▸ Jobs
(a) Name every poster whose username appears in a header line of the blade guard thread.
(b) Carry the blade guard thread forward from the point where it stops.

▸ Text shown
How does this system work with a tenoning jig or cross cut sled? I personally dont see it being practical in those senarios. I do think it is a wonderful idea and the time spent on design and manufacture is a very good learning experience. I think that if this product is ever put to market it will be removed like all the other blade guards and then not replaced. I do think that more safety devices are needed as most of the factory guards are an after thought from the manufacturers just to satisfy the govt. Safety devices such as the Whirlwind are only good if they are in place and functioing properly.


----------



## damianpenney (Jun 22, 2007)

I'd be honestly surprised if the number of injuries sustained while a standard blade guard was actually being used was particularly high.

On my guard the sides are always in contact with the table leaving zero space for a finger to slip through and while you could push your hand in the front there is no way you wouldn't realize it before getting to the blade; and if my hand were being pulled into it then 1 second is way too long for the blade to stop, and then as soon as I need to use a tenon jig or even a crosscut sled I get no benefit at all.

It's a good effort but I really don't see this going anywhere - good luck though.


----------



## TheDane (May 15, 2008)

*David*-Thanks for posting the videos. Despite the objections and concerns posted here, your technology is certainly worth persuing. Keep up the good work, and best of luck!


----------



## pommy (Apr 17, 2008)

▸ Source data
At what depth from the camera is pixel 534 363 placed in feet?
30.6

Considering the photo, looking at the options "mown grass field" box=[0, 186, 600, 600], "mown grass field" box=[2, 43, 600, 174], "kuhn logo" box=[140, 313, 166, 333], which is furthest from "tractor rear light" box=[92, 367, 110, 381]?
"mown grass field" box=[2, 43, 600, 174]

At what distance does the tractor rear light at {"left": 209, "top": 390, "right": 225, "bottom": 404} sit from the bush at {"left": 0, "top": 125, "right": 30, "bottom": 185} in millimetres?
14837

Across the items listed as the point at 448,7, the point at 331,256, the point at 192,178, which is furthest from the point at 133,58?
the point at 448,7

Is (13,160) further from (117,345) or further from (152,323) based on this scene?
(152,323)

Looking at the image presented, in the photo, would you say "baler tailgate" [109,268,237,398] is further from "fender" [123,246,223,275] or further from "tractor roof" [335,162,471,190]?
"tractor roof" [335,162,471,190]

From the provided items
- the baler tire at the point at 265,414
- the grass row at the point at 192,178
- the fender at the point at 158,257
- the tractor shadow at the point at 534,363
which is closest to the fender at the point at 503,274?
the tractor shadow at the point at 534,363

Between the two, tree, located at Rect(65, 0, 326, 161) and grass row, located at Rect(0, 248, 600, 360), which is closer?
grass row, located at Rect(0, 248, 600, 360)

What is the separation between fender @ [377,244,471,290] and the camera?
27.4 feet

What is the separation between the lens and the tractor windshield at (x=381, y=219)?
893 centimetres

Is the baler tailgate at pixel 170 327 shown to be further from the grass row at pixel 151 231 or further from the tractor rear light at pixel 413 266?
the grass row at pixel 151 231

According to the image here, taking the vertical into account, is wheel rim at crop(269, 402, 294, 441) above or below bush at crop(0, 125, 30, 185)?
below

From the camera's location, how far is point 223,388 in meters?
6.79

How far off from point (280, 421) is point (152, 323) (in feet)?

▸ The responses
(a) damianpenney, TheDane, pommy

(b)
hi I'm from England do you intend to ship these overseas aswell because sawstop don't at the moment and i as far as i know we do not have anything lke this in the UK and how much would you be thinking of retailing this

Andy


----------



## Dragonsrite (Feb 5, 2009)

What stops the blade? From watching the video it looks as though the saw you're using has a blade brake where simply interrupting the power to the saw should stop the blade relatively quickly. My saw doesn't have a brake therefore it takes way more than a second to spin down.


----------



## RvK (Nov 22, 2009)

Brian - Shop gremlins?


----------



## RvK (Nov 22, 2009)

Totally agree, first line of defense should always be 2 parts common sense, 1 part situational awareness and 97 parts not being stupid  I don't think its good to rely soley on these safety features because it can make you overconfident and careless, but it also never hurts to have an extra margin for those "just on the off chance…" scenarios, since nobody's perfect and all it takes is that onnnneeeee moment of loosing focus (and I got a scar on the back of my hand that serves as a constant reminder of that LOL!)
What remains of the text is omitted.